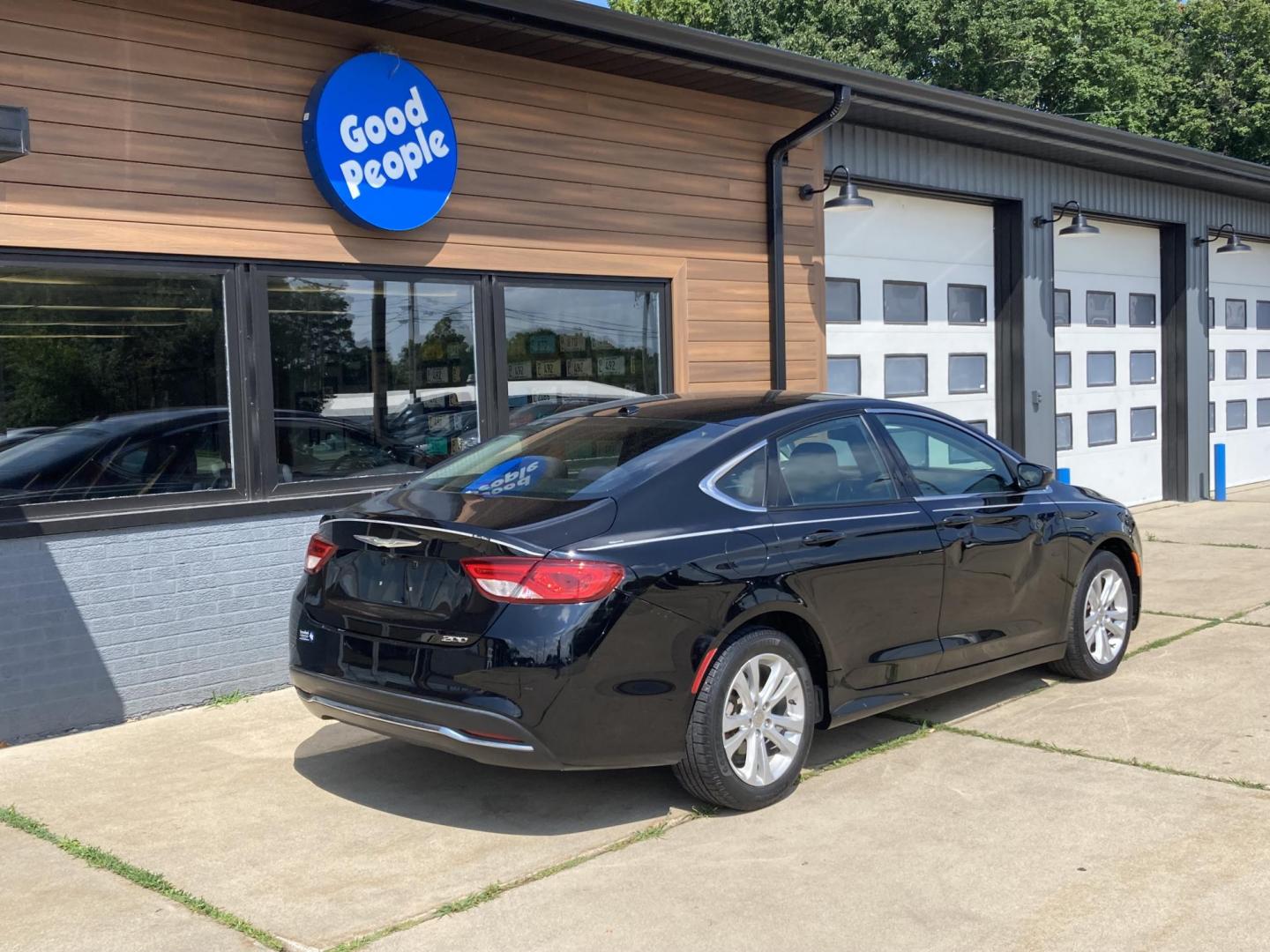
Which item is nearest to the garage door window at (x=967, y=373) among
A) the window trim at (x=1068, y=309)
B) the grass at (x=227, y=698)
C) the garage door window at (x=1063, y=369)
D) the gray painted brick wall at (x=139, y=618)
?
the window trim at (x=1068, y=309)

* * *

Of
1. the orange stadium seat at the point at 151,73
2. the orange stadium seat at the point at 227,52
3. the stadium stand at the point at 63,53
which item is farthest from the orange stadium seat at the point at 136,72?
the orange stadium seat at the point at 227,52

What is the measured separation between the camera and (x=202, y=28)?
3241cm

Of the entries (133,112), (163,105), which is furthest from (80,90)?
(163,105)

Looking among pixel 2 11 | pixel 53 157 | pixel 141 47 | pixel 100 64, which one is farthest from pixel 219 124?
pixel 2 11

TASK STATEMENT =>
Please pick out each line in the data above that contains the word "from", and copy those lines.

RESULT BELOW =>
which item is farthest from the orange stadium seat at the point at 136,72?
Of the entries (133,112), (163,105), which is furthest from (80,90)?
Looking among pixel 2 11 | pixel 53 157 | pixel 141 47 | pixel 100 64, which one is farthest from pixel 219 124?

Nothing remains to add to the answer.